Preconceito contra transtornos mentais ainda existe. E mata!
Com o tema “O estigma associado às doenças mentais na sociedade brasileira”, a redação do Enem 2020 trouxe à tona a discussão sobre a psicofobia, que é o preconceito contra pessoas que apresentam doenças ou transtornos psicológicos. Na ocasião, cerca de dois milhões e meio de pessoas voltaram suas atenções para pensar e discutir sobre esse estigma que aflige milhares de brasileiros.
Um dos textos motivadores da redação tratava de internet e mídias sociais, que “mostram uma face cruel, desempenhando um papel de validação de vida perfeita e criando um ambiente em que tudo deve ser mostrado em seu melhor ângulo”.
Ninguém quer mostrar suas vulnerabilidades, por medo de ser visto como fraco. Isso adoece milhares de pessoas e coloca culpa e vergonha em outras tantas.
É necessário discutir sobre os transtornos mentais e lutar contra o estigma. Se levamos com naturalidade as doenças do corpo, por que não fazemos o mesmo com as mentais?
Por que é tão simples procurar um oftalmologista quando se tem um problema na vista, ou um nutricionista quando se busca uma alimentação saudável, mas é tão difícil aceitar e reconhecer que as doenças mentais existem, podem e devem ser tratadas?
Pessoas com ansiedade ou depressão não escolhem seus diagnósticos. Ter um transtorno mental não é sinal de fraqueza. Doenças mentais têm origens concretas como as doenças do corpo e devem receber a devida atenção. A negligência e a falta de tratamento adequado podem levar ao agravamento do quadro, tal como acontece com as enfermidades físicas.

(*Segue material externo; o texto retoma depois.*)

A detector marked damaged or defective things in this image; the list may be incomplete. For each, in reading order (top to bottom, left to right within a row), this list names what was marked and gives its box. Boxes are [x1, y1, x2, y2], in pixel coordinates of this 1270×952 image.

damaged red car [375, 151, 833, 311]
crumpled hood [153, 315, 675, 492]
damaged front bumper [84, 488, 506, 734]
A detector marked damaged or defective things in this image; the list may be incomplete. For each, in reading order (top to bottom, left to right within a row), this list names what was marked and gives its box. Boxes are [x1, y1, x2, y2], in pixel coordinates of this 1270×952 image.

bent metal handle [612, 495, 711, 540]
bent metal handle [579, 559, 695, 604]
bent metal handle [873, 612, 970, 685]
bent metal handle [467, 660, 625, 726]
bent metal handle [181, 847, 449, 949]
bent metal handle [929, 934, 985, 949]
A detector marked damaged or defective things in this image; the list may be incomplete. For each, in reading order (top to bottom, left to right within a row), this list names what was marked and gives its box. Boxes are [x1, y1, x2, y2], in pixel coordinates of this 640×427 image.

A nossa mente também precisa estar equilibrada e com os nutrientes certos para funcionar bem. Pense no nosso cérebro como um sistema elétrico: os neurônios são os “fios” e os neurotransmissores são os “condutores”.
Sem os condutores, o impulso não passa e as áreas do cérebro “desligam”. É aí que se desenvolvem doenças e transtornos mentais. É uma questão de química e física. Sem essa química, o cérebro não funciona corretamente. Com o tratamento certo, como terapia e medicação específica, é possível fazer com que a energia volte a circular nas “áreas desligadas” e elas possam voltar a funcionar. Medicações seguras, que não causam dependência e não têm o intuito de dopar o paciente.
Ao longo da história, pessoas com transtornos mentais sempre foram tratadas à margem da sociedade. Por muito tempo, os meios de comunicação de massa, como o cinema, por exemplo, perpetuaram a imagem do “louco”, pessoa agressiva e instável. No Brasil, até meados da década de 1970, quem apresentava sofrimento mental era excluído da sociedade, deixado até o fim da vida em locais que se diziam hospitais psiquiátricos, mas na verdade eram depósito de gente. Gente que ninguém queria por perto.
Aos poucos, a sociedade vem abrindo espaço para problematizar a psicofobia, que virou crime, com pena de prisão de dois a quatro anos. Mas, infelizmente, o preconceito ainda existe. A discussão precisa ser alimentada sempre, porque o estigma contra os transtornos mentais mata.